- Document section
According to market research company Parrot Analytics, which tracks consumer engagement across streaming, downloads, and social media, Reboot had 3.9 times the audience demand of the average show in the United States over the 30 days leading up to January 2024. This level of demand is achieved by only 8.6% of all TV shows, indicating strong performance. Demand for the show increased significantly in January 2024, with a 15.7% growth in audience interest during the month. In the comedy genre in the United States, Reboot ranked in the 89.3 percentile, outperforming 89.3% of all other comedy titles in the country. In terms of global markets, Reboot performed well in the United States and Canada, with demand exceeding the average TV show (1x) in each of these markets. Other markets exhibited solid to moderate demand, consistently surpassing the average performance of other titles.

=== Critical response ===
The review aggregator website Rotten Tomatoes reported an 85% approval rating with an average rating of 6.9/10, based on 33 critic reviews. The website's critics consensus reads, "Reboot hardly reinvents the Hollywood satire with its meta jokes that could have used more bite, but its more conventional qualities—namely a delightful cast—make for a mirthful enough watch." Metacritic, which uses a weighted average, assigned a score of 70 out of 100 based on 22 critics, indicating "generally favorable reviews".

- Stored data
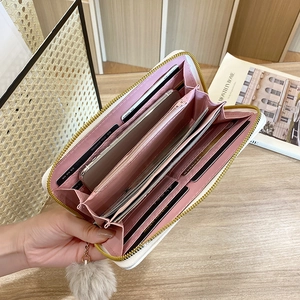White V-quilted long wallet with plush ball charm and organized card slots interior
* * *
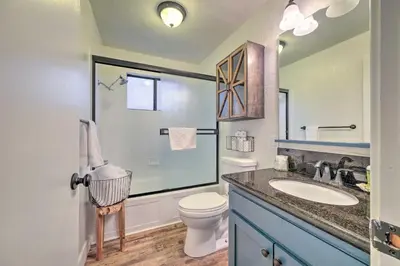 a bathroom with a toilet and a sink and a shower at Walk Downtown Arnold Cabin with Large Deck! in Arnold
...
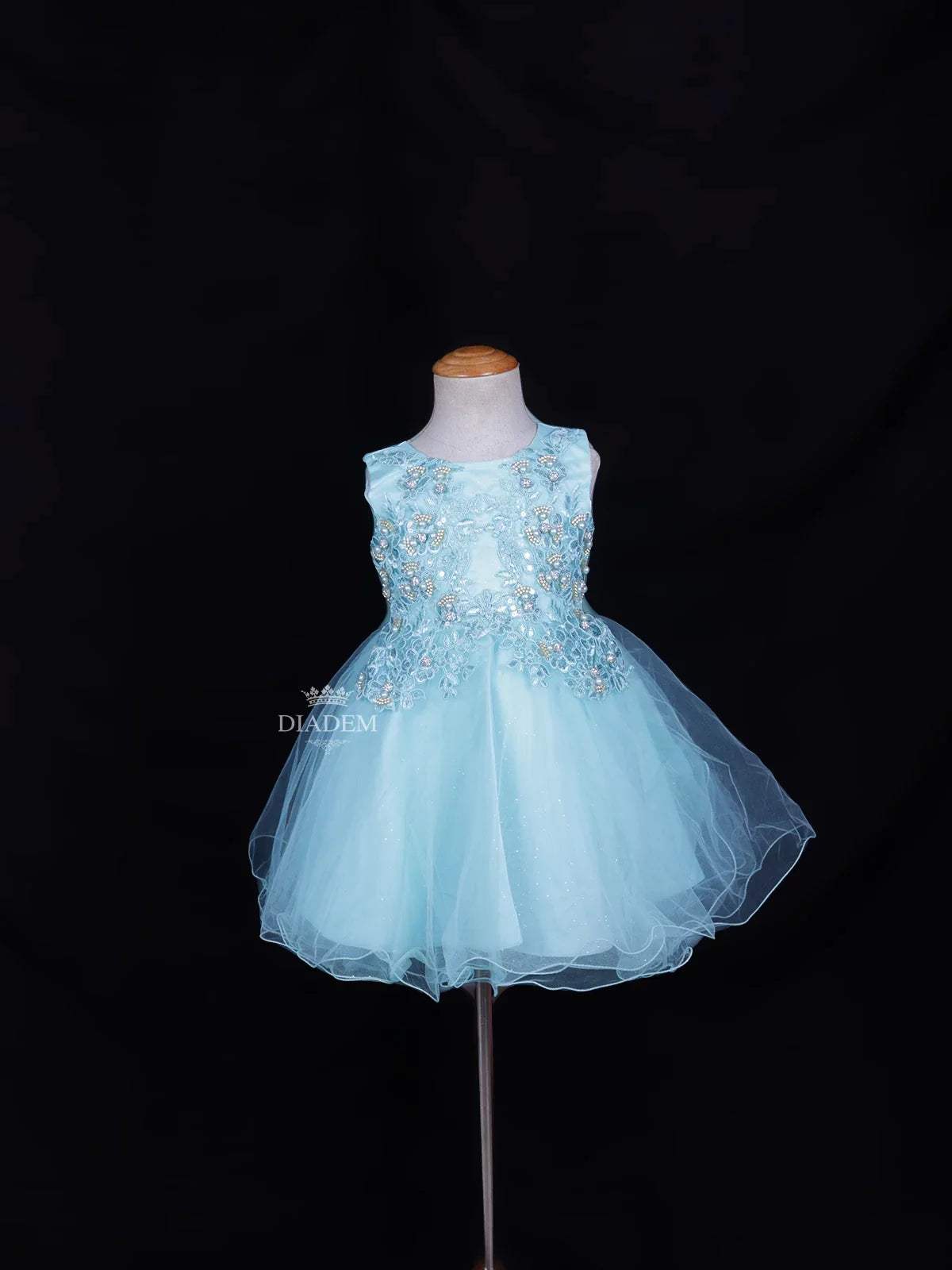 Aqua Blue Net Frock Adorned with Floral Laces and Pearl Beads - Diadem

- Problems to work on
1. Summarize the passage on the reception of Reboot in two sentences.
2. According to the passage on the reception of Reboot, in what percentile did the show rank among comedy titles in the United States?
3. Write the next part of the passage on the reception of Reboot, picking up after its final sentence.
The records were taken from a separate source.

- Answers below
1. Parrot Analytics found that Reboot had 3.9 times the audience demand of the average U.S. show in the 30 days leading up to January 2024, a level reached by only 8.6% of shows, and demand grew by 15.7% during that month. Critics responded favorably, giving the show an 85% approval rating on Rotten Tomatoes based on 33 reviews and a Metacritic score of 70 out of 100 based on 22 critics.

2. It ranked in the 89.3 percentile.

3.
Judy Berman of Time said that Reboot channels nostalgia for family sitcoms while exposing their outdated optimism. She praised the show's writing and cast, highlighting its ability to balance humor with a critique of the sitcom industry's recycling trend. Berman found that the series insightfully contrasts millennial perspectives with the older generation's desire for comforting, familiar narratives. She appreciated how it explores the clash between modern social consciousness and traditional sitcom formulas. Berman stated that while Reboot does not aim to resolve generational divides, it successfully blends old and new comedic sensibilities. Saloni Gajjar The A.V. Club stated that Reboot offers a meta-humor-filled critique of Hollywood's reboot culture, praised for its biting commentary on corporate mergers, diversity, and '80s/'90s sitcom nostalgia. She found the ensemble cast, especially Greer, Reiser, and Bloom, to be a highlight, delivering both comedic and emotional depth. Gajjar stated that while the show excels in satire, it falters as it alternates between edgy and sentimental moments, but she appreciated its commentary on Hollywood and its dynamic performances, calling it "Must-See TV."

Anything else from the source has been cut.